Task: Without pictures, output exactly the lines running from the line containing "Cat Eye Column" to the end of the listing below.

:: Exercise data ::

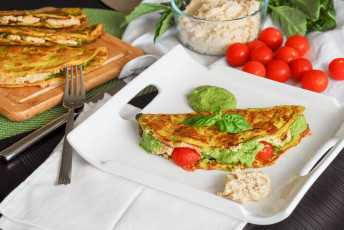 Картинка еда Яичные+блюда омлет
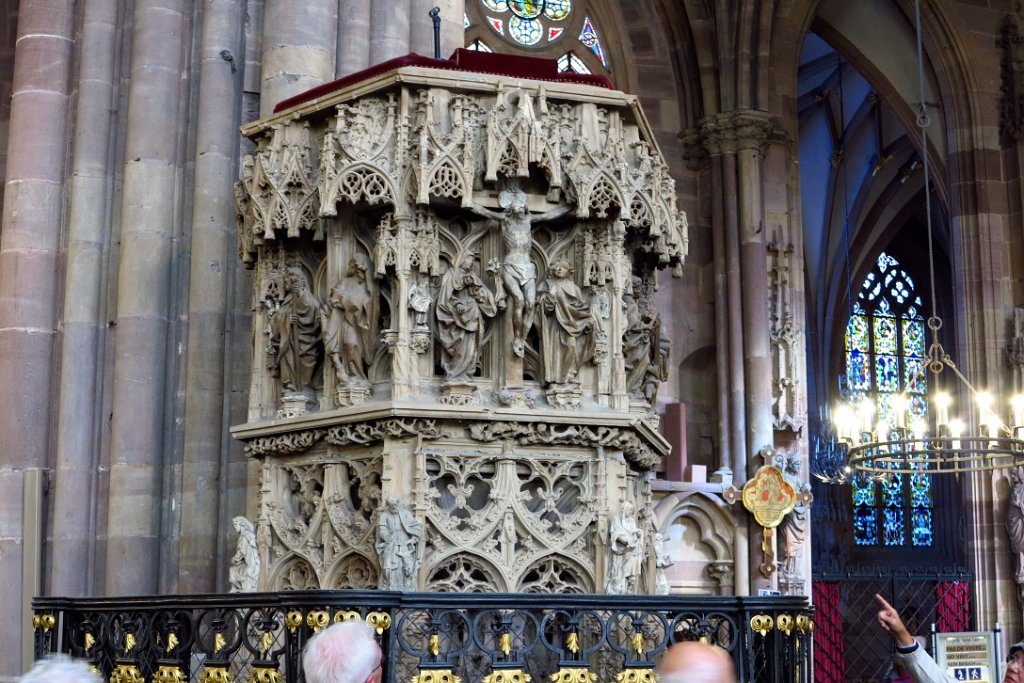 09 STRASBURGO Cattedrale.JPG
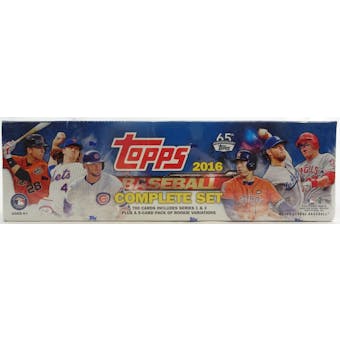 2016 Topps Baseball Factory Set Retail Box (Reed Buy)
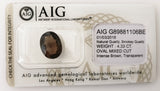 Smokey Quartz 4.33ct AIG Certified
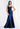 Cat Eye Column Mikado Evening Gown with Detachable Overskirt Morilee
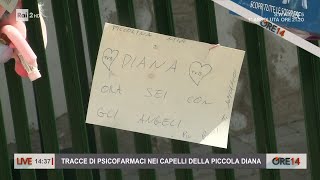 Tracce di psicofarmaci nei capelli della piccola Diana - Ore 14 del 21/10/2022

:::

Task result:
 Cat Eye Column Mikado Evening Gown with Detachable Overskirt Morilee
 Tracce di psicofarmaci nei capelli della piccola Diana - Ore 14 del 21/10/2022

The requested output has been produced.